The pension system for employees of state governments and local governments in the United States is slightly different according to the situation of each state, but it is basically supplementary security income plus pension. The pension calculation of these civil servants is basically the same as that of the federal government employee retirement system, which is mainly based on the length of employees' working hours multiplied by a certain proportion of the highest annual salary within three to five years (1.5%-2%). For example, the average annual salary of a state government employee is $80,000, and after 30 years of work, the result is 80,000 x according to the ratio of 2%.

2% x30 = $48,000. After the government employee retires, he can receive a pension of 48,000 US dollars every year, which is equivalent to 60% of the highest salary before retirement.

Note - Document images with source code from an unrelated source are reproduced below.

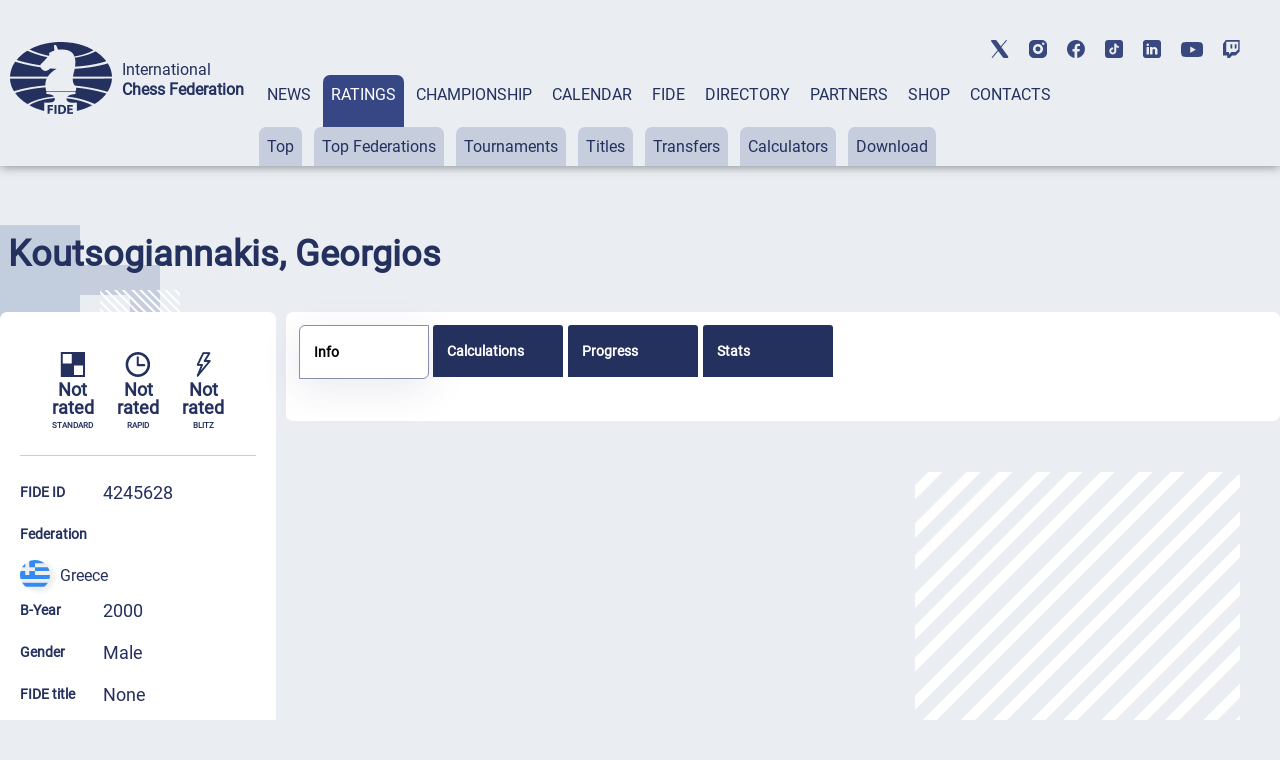

--- FILE ---
content_type: text/html; charset=UTF-8
request_url: https://ratings.fide.com/a_data_opponents.php?pl=4245628
body_size: 575
content:
[{"id_number":"4255038","name":"Alexakis, Georgios","country":"GRE"},{"id_number":"4268350","name":"Balamotis, Periklis","country":"GRE"},{"id_number":"4255062","name":"Barberis, Emanouil","country":"GRE"},{"id_number":"4272048","name":"Dalpis, Haralampos","country":"GRE"},{"id_number":"4235177","name":"Fragkos, Ioannis","country":"GRE"},{"id_number":"4233646","name":"Fragkou, Maria","country":"GRE"},{"id_number":"4268393","name":"Georgiou, Konstantinos","country":"GRE"},{"id_number":"4254341","name":"Hondrovasilopoulos, Ioannis","country":"GRE"},{"id_number":"4257200","name":"Hronopoulos, Zafiris","country":"GRE"},{"id_number":"4267320","name":"Kanellakis, Spyridon","country":"GRE"},{"id_number":"4209206","name":"Karlis, Nikolaos","country":"GRE"},{"id_number":"4255143","name":"Karousos-Theodorakis, Anastasios","country":"GRE"},{"id_number":"4242939","name":"Klitsas, Evaggelos","country":"GRE"},{"id_number":"4226879","name":"Kountouriotis, Stylianos","country":"GRE"},{"id_number":"4280210","name":"Lamprakos, Foivos","country":"GRE"},{"id_number":"4243102","name":"Laspas, Panagiotis","country":"GRE"},{"id_number":"4279263","name":"Lip, Alexandros","country":"GRE"},{"id_number":"4210450","name":"Mavroudis, Dionisios","country":"GRE"},{"id_number":"4268474","name":"Nesteroulis, Ioannis","country":"GRE"},{"id_number":"4270860","name":"Panagiotopoulos, Sotirios","country":"GRE"},{"id_number":"4268512","name":"Podaropoulos, Loukas","country":"GRE"},{"id_number":"4286804","name":"Slastiga, Irina","country":"GRE"},{"id_number":"4216989","name":"Spirou, Marina","country":"GRE"},{"id_number":"4279301","name":"Stilianopoulos, Nikolaos","country":"GRE"},{"id_number":"4246853","name":"Tsatsoulis, Periklis","country":"GRE"},{"id_number":"4258509","name":"Vamvakas Iakovou, Theodoros","country":"GRE"},{"id_number":"4279352","name":"Ziogos, Ilias","country":"GRE"}]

4. The retirement system of American private companies.

In the past, many private companies in the United States also adopted employee welfare pension system, especially the industries organized by trade unions preferred to adopt this retirement system, and all employees' pensions were borne by employers. 1978, 4 1% employees of American private companies participated in this retirement benefit system. In 2008, the proportion of employees of private companies participating in this retirement benefit system dropped to 2 1%. At present, most private enterprises in the United States adopt a pension system.

In the investment pension system, the pension a person can get depends largely on his income. Let's look at specific examples. Retired after 30 years of accounting work. His average annual salary for 30 years is 90 thousand dollars. He joined the 40 1k retirement plan, and the employer put 3% of his annual salary into his retirement plan every year, with an annual salary of $2,700 and an annual salary of $8 1000 every 30 years. The accountant himself puts 5% of his annual salary into the retirement plan every year, which is $4,500 per year, and every 30 years1$35,000. Employers and individuals have invested $265,438+06,000 in retirement plans in the past 30 years, which is only the principal. Retirement funds accumulated in the past 30 years will be invested in the stock market or the same fund market. According to the annual rate of return of 9%, the funds in the 40 1k retirement plan will be a lot of money when you retire.

Chefs are low-paid jobs in the United States, with a median annual salary of $30 thousand. If a chef also joins the 40 1k retirement plan, the employer will invest 3% of his annual salary in his retirement plan, which is 900 dollars per year and 27,000 dollars every 30 years. The chef himself puts 5% of his annual salary into his retirement plan every year, which is $65,438+$0,500 every year and $45,000 every 30 years. Over the past 30 years, employers and individuals have invested $72,000 in retirement plans. After working for 30 years, due to different incomes, the accumulated principal of only 40 1k retirement plan will be quite different, and if the investment income is added, the difference between the two will be even greater.